"""

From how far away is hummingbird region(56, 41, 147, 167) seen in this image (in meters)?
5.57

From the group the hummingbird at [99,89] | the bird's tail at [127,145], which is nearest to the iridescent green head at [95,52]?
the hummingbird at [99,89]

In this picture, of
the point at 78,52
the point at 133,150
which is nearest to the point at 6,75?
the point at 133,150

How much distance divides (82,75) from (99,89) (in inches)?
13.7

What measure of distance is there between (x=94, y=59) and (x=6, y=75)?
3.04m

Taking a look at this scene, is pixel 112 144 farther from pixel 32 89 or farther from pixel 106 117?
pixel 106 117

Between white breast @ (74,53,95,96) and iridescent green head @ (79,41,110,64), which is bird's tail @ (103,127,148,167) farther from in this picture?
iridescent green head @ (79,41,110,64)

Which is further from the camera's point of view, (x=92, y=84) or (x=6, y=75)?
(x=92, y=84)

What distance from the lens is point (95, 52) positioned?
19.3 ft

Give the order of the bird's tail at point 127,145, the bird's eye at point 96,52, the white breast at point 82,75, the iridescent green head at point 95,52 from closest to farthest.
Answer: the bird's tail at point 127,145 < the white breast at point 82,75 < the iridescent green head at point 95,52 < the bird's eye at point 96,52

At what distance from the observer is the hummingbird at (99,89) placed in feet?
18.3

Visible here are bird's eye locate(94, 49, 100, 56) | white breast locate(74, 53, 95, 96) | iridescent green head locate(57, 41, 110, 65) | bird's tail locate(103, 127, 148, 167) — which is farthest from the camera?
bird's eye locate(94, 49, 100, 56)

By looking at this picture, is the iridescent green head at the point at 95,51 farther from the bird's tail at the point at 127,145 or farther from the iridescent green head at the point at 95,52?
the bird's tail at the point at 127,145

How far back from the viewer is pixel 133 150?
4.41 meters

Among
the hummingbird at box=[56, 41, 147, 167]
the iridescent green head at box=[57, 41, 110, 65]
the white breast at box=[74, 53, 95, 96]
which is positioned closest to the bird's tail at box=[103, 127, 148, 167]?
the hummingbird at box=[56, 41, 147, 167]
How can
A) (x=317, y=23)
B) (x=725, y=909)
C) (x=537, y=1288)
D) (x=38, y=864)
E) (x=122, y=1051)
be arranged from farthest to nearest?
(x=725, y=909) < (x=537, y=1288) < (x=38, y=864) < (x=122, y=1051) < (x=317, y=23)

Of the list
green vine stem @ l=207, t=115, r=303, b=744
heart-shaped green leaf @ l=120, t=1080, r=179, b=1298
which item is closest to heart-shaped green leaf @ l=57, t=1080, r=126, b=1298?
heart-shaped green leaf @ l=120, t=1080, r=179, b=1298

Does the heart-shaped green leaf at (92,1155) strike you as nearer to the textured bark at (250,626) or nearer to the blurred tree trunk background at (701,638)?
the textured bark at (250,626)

"""

JOB
Reproduce all of the records above line for line, without changing a single character.

ANSWER FOR THE TASK
From how far away is hummingbird region(56, 41, 147, 167) seen in this image (in meters)?
5.57

From the group the hummingbird at [99,89] | the bird's tail at [127,145], which is nearest to the iridescent green head at [95,52]?
the hummingbird at [99,89]

In this picture, of
the point at 78,52
the point at 133,150
which is nearest to the point at 6,75?
the point at 133,150

How much distance divides (82,75) from (99,89) (in inches)?
13.7

What measure of distance is there between (x=94, y=59) and (x=6, y=75)?
3.04m

Taking a look at this scene, is pixel 112 144 farther from pixel 32 89 or farther from pixel 106 117?
pixel 106 117

Between white breast @ (74,53,95,96) and iridescent green head @ (79,41,110,64), which is bird's tail @ (103,127,148,167) farther from in this picture?
iridescent green head @ (79,41,110,64)

Which is further from the camera's point of view, (x=92, y=84) or (x=6, y=75)?
(x=92, y=84)

What distance from the lens is point (95, 52) positioned?
19.3 ft

Give the order of the bird's tail at point 127,145, the bird's eye at point 96,52, the white breast at point 82,75, the iridescent green head at point 95,52 from closest to farthest.
Answer: the bird's tail at point 127,145 < the white breast at point 82,75 < the iridescent green head at point 95,52 < the bird's eye at point 96,52

At what distance from the observer is the hummingbird at (99,89) placed in feet?
18.3

Visible here are bird's eye locate(94, 49, 100, 56) | white breast locate(74, 53, 95, 96) | iridescent green head locate(57, 41, 110, 65) | bird's tail locate(103, 127, 148, 167) — which is farthest from the camera?
bird's eye locate(94, 49, 100, 56)

By looking at this picture, is the iridescent green head at the point at 95,51 farther from the bird's tail at the point at 127,145 or farther from the iridescent green head at the point at 95,52?
the bird's tail at the point at 127,145

How far back from the viewer is pixel 133 150?
4.41 meters

Among
the hummingbird at box=[56, 41, 147, 167]
the iridescent green head at box=[57, 41, 110, 65]
the white breast at box=[74, 53, 95, 96]
which is positioned closest to the bird's tail at box=[103, 127, 148, 167]?
the hummingbird at box=[56, 41, 147, 167]
How can
A) (x=317, y=23)
B) (x=725, y=909)
C) (x=537, y=1288)
D) (x=38, y=864)
E) (x=122, y=1051)
be arranged from farthest to nearest?
(x=725, y=909) < (x=537, y=1288) < (x=38, y=864) < (x=122, y=1051) < (x=317, y=23)

Of the list
green vine stem @ l=207, t=115, r=303, b=744
heart-shaped green leaf @ l=120, t=1080, r=179, b=1298
which item is closest to heart-shaped green leaf @ l=57, t=1080, r=126, b=1298?
heart-shaped green leaf @ l=120, t=1080, r=179, b=1298

Does the heart-shaped green leaf at (92,1155) strike you as nearer to the textured bark at (250,626) or nearer to the blurred tree trunk background at (701,638)?
the textured bark at (250,626)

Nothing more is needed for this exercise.